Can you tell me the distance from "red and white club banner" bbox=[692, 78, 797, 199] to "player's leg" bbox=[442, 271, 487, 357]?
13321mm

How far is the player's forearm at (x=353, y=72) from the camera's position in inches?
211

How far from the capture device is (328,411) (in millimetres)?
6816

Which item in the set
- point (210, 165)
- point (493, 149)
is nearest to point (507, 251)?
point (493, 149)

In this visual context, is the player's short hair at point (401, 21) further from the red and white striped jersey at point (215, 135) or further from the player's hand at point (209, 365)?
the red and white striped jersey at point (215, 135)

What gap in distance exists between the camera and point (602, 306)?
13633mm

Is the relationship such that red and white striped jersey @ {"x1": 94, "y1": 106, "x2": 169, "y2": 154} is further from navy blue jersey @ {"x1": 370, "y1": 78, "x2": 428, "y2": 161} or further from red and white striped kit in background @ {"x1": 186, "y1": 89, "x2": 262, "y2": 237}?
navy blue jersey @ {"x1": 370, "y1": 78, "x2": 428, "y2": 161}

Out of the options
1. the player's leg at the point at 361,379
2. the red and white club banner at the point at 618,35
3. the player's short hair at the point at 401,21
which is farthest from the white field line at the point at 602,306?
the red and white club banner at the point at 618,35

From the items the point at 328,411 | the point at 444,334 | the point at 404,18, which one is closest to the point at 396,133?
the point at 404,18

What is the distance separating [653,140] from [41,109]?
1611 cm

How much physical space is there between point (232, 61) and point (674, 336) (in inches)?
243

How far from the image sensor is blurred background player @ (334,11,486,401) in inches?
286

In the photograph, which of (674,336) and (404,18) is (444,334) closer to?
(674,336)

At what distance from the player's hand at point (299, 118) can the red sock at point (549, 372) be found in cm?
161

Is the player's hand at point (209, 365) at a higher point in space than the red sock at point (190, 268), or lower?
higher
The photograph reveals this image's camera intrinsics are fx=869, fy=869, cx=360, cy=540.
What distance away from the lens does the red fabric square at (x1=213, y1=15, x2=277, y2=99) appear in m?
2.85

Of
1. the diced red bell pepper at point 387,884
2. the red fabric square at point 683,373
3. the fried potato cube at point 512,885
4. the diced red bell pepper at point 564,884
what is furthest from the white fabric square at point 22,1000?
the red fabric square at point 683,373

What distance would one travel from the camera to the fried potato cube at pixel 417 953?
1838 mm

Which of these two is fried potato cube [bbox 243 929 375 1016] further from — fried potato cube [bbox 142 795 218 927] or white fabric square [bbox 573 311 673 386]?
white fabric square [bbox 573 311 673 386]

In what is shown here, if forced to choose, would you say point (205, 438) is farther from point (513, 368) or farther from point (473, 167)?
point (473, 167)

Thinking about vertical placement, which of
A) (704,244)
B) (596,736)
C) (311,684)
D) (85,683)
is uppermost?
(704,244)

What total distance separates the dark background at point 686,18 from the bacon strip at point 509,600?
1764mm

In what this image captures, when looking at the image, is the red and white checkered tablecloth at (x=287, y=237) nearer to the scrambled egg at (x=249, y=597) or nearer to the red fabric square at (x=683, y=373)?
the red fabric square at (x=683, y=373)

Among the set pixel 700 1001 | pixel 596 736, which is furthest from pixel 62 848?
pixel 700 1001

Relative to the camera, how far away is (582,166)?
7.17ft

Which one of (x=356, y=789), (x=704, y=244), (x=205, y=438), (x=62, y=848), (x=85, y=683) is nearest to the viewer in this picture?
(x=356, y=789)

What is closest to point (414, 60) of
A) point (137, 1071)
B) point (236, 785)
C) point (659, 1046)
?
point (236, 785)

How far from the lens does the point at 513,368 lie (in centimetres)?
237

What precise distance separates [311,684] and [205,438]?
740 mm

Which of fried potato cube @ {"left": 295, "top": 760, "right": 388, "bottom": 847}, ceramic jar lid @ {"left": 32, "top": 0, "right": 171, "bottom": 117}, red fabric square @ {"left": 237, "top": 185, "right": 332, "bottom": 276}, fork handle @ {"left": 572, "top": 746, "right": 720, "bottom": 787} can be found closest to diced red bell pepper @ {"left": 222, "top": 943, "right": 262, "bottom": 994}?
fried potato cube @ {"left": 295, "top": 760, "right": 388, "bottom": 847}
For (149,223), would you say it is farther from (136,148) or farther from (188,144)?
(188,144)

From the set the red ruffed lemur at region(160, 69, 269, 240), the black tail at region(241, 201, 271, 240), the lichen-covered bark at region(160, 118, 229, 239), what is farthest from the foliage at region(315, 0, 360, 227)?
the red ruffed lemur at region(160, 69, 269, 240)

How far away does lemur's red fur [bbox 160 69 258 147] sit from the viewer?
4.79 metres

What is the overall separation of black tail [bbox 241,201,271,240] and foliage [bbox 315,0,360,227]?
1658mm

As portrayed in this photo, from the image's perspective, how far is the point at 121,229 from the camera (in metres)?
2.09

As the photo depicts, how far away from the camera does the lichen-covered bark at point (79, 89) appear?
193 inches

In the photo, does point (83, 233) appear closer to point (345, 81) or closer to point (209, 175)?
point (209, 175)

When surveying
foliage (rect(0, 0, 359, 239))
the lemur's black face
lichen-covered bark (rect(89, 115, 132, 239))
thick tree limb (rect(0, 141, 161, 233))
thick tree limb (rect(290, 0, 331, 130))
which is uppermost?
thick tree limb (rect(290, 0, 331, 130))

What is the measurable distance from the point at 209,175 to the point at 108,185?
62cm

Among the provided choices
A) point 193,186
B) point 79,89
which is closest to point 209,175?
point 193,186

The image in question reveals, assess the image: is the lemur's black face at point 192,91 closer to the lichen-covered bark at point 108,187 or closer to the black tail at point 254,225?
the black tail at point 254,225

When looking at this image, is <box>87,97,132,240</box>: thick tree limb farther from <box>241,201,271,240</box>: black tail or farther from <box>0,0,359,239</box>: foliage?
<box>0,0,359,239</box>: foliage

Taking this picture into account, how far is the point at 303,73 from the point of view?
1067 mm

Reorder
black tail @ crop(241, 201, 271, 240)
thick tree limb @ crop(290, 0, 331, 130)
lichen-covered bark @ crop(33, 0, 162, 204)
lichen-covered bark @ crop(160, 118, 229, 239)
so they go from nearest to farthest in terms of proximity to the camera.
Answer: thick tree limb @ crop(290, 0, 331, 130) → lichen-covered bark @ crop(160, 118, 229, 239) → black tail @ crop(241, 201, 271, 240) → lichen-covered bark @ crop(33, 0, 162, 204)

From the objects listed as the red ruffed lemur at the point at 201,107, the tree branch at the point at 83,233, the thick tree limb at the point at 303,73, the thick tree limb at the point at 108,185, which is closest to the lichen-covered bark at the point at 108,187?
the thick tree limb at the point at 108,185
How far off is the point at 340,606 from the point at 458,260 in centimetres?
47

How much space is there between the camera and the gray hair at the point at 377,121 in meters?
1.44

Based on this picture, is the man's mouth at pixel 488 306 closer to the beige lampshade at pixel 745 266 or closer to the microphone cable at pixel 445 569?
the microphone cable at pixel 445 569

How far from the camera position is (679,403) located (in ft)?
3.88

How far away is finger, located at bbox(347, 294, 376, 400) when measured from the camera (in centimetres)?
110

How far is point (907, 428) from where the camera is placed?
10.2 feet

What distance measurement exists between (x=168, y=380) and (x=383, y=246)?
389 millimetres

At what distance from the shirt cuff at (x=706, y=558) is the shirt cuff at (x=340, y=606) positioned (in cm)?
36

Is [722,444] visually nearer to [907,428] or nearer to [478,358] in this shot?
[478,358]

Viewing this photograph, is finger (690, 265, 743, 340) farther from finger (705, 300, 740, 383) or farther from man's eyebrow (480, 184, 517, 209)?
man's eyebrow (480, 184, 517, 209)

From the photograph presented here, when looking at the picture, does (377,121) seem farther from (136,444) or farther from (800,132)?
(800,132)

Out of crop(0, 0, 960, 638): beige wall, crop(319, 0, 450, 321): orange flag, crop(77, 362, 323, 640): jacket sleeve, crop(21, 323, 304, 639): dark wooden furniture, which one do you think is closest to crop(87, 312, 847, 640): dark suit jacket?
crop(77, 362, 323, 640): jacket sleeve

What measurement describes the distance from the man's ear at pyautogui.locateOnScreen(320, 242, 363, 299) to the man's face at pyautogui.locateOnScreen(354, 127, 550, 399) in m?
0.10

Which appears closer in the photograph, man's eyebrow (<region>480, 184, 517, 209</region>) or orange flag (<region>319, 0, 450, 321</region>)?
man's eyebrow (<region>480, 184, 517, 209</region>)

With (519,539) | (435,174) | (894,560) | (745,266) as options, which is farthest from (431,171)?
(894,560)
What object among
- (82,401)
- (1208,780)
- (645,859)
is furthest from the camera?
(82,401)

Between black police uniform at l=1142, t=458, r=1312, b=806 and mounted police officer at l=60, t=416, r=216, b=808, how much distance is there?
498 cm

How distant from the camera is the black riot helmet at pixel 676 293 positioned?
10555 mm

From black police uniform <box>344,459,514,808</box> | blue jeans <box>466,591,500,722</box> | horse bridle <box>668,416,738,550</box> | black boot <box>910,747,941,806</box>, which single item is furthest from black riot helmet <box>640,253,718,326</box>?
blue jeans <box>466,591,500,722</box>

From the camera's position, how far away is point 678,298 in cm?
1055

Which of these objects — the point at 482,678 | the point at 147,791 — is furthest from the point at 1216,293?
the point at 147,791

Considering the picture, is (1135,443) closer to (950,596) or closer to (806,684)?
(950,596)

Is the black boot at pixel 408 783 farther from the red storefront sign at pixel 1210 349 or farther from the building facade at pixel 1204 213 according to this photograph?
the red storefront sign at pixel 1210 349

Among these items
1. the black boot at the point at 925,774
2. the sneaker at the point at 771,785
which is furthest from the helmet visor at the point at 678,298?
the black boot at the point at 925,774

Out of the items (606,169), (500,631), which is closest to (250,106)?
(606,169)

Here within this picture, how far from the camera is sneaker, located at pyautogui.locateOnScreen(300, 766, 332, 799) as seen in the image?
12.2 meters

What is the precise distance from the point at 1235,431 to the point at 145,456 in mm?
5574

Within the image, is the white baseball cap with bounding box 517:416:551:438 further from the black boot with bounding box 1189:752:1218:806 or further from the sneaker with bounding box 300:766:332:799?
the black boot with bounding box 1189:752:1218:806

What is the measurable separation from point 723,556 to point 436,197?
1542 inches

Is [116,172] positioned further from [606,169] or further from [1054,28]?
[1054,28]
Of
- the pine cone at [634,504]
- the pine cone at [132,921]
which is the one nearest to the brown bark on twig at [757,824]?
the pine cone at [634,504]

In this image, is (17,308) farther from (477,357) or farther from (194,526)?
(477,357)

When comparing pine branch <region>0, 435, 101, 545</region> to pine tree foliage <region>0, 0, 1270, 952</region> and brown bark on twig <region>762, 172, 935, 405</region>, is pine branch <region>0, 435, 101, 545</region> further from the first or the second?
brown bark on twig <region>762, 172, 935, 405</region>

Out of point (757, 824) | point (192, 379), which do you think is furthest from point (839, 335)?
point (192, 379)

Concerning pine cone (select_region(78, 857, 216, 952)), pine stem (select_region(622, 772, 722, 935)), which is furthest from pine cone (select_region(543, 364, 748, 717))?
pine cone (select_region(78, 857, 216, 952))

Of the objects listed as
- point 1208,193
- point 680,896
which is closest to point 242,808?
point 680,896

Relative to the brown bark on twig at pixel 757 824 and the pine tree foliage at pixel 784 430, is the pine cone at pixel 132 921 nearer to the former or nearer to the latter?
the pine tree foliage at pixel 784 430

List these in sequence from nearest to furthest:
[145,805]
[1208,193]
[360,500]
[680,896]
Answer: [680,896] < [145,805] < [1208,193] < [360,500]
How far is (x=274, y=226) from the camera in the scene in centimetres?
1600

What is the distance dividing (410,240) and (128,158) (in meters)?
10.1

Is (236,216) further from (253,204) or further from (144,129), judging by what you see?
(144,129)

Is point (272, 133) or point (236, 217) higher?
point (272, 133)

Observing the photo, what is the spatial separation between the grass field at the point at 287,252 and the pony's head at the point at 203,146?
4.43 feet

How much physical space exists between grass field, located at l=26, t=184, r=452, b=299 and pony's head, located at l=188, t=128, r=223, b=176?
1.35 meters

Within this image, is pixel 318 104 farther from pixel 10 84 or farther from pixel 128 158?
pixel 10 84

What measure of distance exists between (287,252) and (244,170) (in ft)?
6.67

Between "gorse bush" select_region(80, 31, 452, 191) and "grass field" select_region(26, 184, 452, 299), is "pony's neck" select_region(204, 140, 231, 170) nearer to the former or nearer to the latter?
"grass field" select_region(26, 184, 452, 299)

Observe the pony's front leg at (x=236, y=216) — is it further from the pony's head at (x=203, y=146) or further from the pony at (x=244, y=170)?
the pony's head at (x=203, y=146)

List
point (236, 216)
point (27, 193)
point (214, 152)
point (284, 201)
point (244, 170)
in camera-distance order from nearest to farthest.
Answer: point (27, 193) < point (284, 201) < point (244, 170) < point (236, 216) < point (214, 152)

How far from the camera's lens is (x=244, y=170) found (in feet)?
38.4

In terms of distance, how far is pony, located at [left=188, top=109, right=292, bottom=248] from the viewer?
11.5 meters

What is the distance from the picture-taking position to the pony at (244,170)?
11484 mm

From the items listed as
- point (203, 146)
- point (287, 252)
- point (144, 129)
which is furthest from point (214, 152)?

Requirements
Give back exactly the lines from the one containing "Observe the pony's" to the end of the material, both ends included.

Written response
Observe the pony's front leg at (x=236, y=216) — is it further from the pony's head at (x=203, y=146) or further from the pony at (x=244, y=170)?
the pony's head at (x=203, y=146)

List
point (236, 216)
point (27, 193)
point (214, 152)
point (284, 201)
point (244, 170)
in camera-distance order from nearest to farthest.
Answer: point (27, 193) < point (284, 201) < point (244, 170) < point (236, 216) < point (214, 152)

How far from the camera's lens is (x=244, y=170) found (in feet)?
38.4

In terms of distance, how far is pony, located at [left=188, top=109, right=292, bottom=248] from the viewer?
11.5 meters

What is the distance from the picture-taking position to the pony at (244,170)?
11484 mm

From the items listed as
- point (203, 146)
- point (287, 252)
- point (144, 129)
which is furthest from point (214, 152)?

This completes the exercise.